When James Ashby (Slippergate, Planegate, Assaultgate, Printgate, Nogate at all), Pauline Hanson’s Chief-of-Stuff for what Police described as One Nation Party, went to New York with his potty-mouthed mate Steve Dickson, few would have known that he is apparently owner of a multi-national sign and printing business with connections to Zanzibar, Bermuda and Queensland’s Sunshine Coast..
Ashby in action – against Senator Brian Burston |
Yes, Coastal Signs & Printing of Beerwah is Ashby’s company and shares global HQ with one of his other businesses, Black Bull Pty Ltd at 2907 Old Gympie Rd, just a stone’s throw away from the great Steve Irwin family’s Australia Zoo. Google map photos shows this powerhouse of international signage, obviously eco-friendly and sustainable here: https://goo.gl/maps/mWAFtQ2ckG82
ASIC records confirm this, as does Coastal’s own website, but we can find no sign of a sign for this business, just one for ‘Hairdressing’ at the same address. Our investigations then took us to the ASIC-recorded ‘principal place of business’ – and bingo! We found it in Zanzibar…err Court, Parrearra, Qld 4575. Here it is…but still no sign of a sign.
However, the occupant (not Ashby), listed by ASIC as a former Secretary (possibly a $2 company broker) is listed as being born in that well-known safe harbour of free trade and accountancy, Bermuda.
This is real Ian Fleming stuff and even Mr Ashby described his recent Big Apple Al Jazeera ‘sting’ experience as ‘like a James Bond novel’.
But seriously…
Coastal Signs & Print’s website states ‘We prefer coming to you for signage quotes. It allows us to get accurate measurements, see where the sign is going and ensure we choose the correct materials for the job.’ Fair enough for a workshop-based business in the bush and the examples shown on Coastal’s website certainly look good and professional with equipment stated to include an HP FB550, Epson and Mimaki printers and CNC routers.
So, there appears nothing amiss with the competency of Coastal Signs & Print but, Australians are increasingly concerned over the behaviour of its proprietor James Ashby who, according to a report in the Australian Financial Review, was accused of profiteering by intimidating One Nation candidates to use his sign business, at inflated prices. Furthermore, he was recorded in a meeting where Hanson was present, suggesting that print prices for election material could be doubled to ‘make some money’ by claiming it back from Queensland’s Electoral Commission.
He subsequently described his choice of words as ‘unfortunate’ and ‘brainstorming’ – taken out of context. What he was recorded saying was: “I will deny I ever said this but what stops us from getting a middle man or gracing … I am happy to grace in cash, double the price of whatever it is. We say to the candidates we will fund 50 per cent of this package. So the package might be $5000. You’re going to pay $2500 and we’ll pay the other $2500 of the $5000. The other $2500 is the profit. It’s the fat. And I’ll write it off. I don’t want the cash for it.”

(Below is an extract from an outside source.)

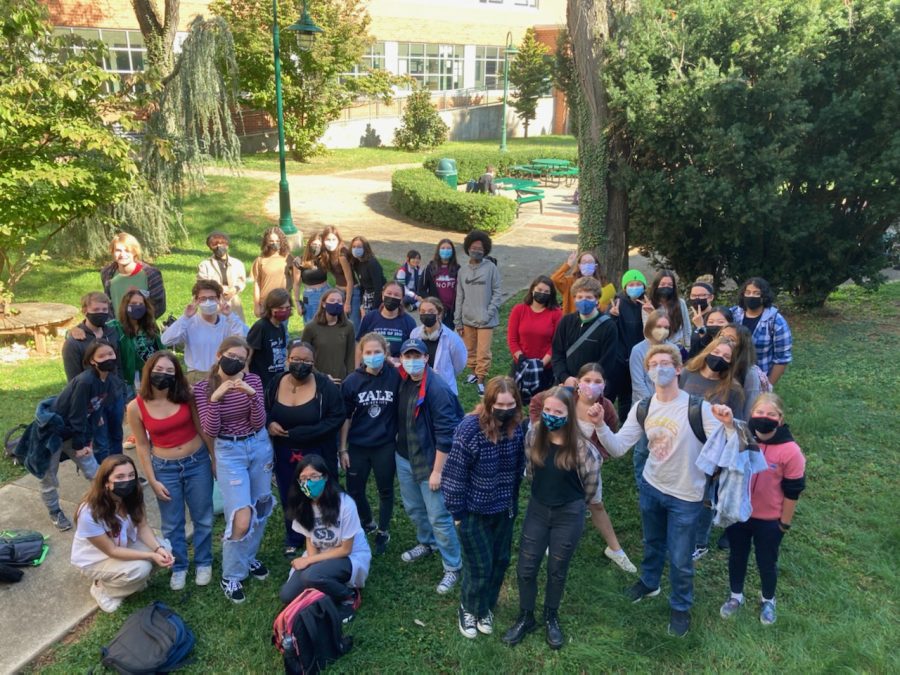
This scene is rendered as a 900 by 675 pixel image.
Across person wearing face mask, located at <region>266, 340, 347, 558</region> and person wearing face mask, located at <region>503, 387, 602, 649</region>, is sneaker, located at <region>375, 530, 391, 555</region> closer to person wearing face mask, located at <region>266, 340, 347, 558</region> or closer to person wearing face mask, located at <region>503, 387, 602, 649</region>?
person wearing face mask, located at <region>266, 340, 347, 558</region>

Other controversies include alleged assault on former One Nation Senator Brian Burston, for which his Parliamentary pass was revoked, and the undeclared donation concerning the use of his private plane to ferry Pauline Hanson around during the 2016 election campaign, which incurred a $1,000 fine.
Guns and money
It is Ashby’s and Dickson’s recorded comments while in the USA that are most concerning, about sourcing funding from the NRA, up to $20 million, to ‘soften’ Australia’s gun Laws introduced under the Howard Government following the 1996 Port Arthur massacre. Mainstream media has broadcast these widely, so they need no repeating here. With the Christchurch abomination barely two weeks old, the pair appeared in the documentary How to Sell a Massacre, aired on the ABC, after being filmed last year drunkenly bandying around the prospect of having "the whole government by the balls" if it were to receive millions from the NRA (National Rifle Association of the USA).

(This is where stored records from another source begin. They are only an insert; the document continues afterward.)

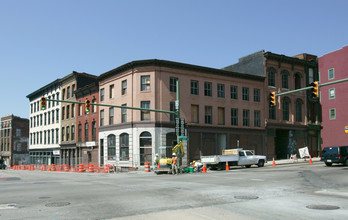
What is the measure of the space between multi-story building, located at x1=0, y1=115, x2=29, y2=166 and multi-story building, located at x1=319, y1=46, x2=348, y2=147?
210 ft

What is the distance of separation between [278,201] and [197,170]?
18.4 metres

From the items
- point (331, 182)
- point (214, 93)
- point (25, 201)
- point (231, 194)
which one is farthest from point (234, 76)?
point (25, 201)

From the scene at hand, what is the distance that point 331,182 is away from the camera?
1803cm

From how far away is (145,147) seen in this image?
37.4 meters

They say the truth comes out when you are drunk, so Ashby’s lame excuse that: ‘we hit the sauce’ smacks of desperation. This is a very dangerous man, working for a potentially dangerous political party, whose leader is also on record as describing the Port Arthur massacre as ‘a conspiracy.’ I watched the Port Arthur situation unfold live in the departure lounge of Sydney airport, on my way to Melbourne for a PacPrint board meeting in 1996; it was real and horrifying and Howard’s gun laws have been proven to reduce such atrocities, as will Jacinda Ardern’s in New Zealand.
There is no logical reason for anyone outside of the military to own automatic weapons. Sporting shooters and farmers can achieve all they need with non-automatic guns and rifles. Automatic weapons are for highly trained military and law enforcement units who know restraint as well as lethal force when appropriate. This was clearly proven in Christchurch when, despite murdering fifty innocent people, the alleged perpetrator was captured alive by dedicated officers of the Law.

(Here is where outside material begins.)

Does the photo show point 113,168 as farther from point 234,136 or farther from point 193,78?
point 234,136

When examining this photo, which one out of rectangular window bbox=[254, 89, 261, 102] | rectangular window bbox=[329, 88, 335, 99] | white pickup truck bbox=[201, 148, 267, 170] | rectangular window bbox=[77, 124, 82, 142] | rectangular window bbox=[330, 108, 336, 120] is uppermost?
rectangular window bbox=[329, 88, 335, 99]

James Ashby claims he was set-up by Al Jazeera journalists and has even suggested that it was foreign government interference in Australian politics. Hypocrisy! Ashby was prepared to take $20 million from a foreign lobby group to weaken Australia’s gun laws and claimed Qatar (Al Jazeera is Qatari-owned) is behind it all. For the record, Qatar is one of the most liberal of Islamic states and one where women have had the vote ever since parliamentary democracy was implemented in 1998 by the Emir of Qatar, Hamad bin Khalifa AI-Thani. Incidentally. The first thing he did upon seizing power in 1995 was to abolish censorship of the press. Al Jazeera is an independent media organisation and ‘not a spy agency’, according to Australian journalist Peter Greste, who worked for them for five years and spent a year in an Egyptian prison for doing his job – reporting news for Al Jazeera.
One of our own?
So here we have one of our own – a sign printing business (it looks like all offset is outsourced), whose owner is aspiring to a position of great political power, who states effectively that ‘greed is good’ when gouging the public purse, whose temper tantrums include physical assault, who advocates more guns in our communities and is prepared to accept funds from the most powerful gun lobby group on the planet, and one who supports a party leader who thinks our worst gun-crime tragedy was a ‘conspiracy.’ What a guy. In a News.com report, journalist and author Mike Carlton was moved to describe him thus:
“James Ashby is like a cockroach in a backyard dunny. He scuttles here, he scuttles there, recoils from the daylight..”
Personally, I think the guy needs help. The behaviour patterns are similar to those of someone with a narcissistic-psychopathic disorder. There could even be past traumatic experience from childhood.
Whatever, I have a lot of mates in the sign and display industry and James Ashby is not one of them.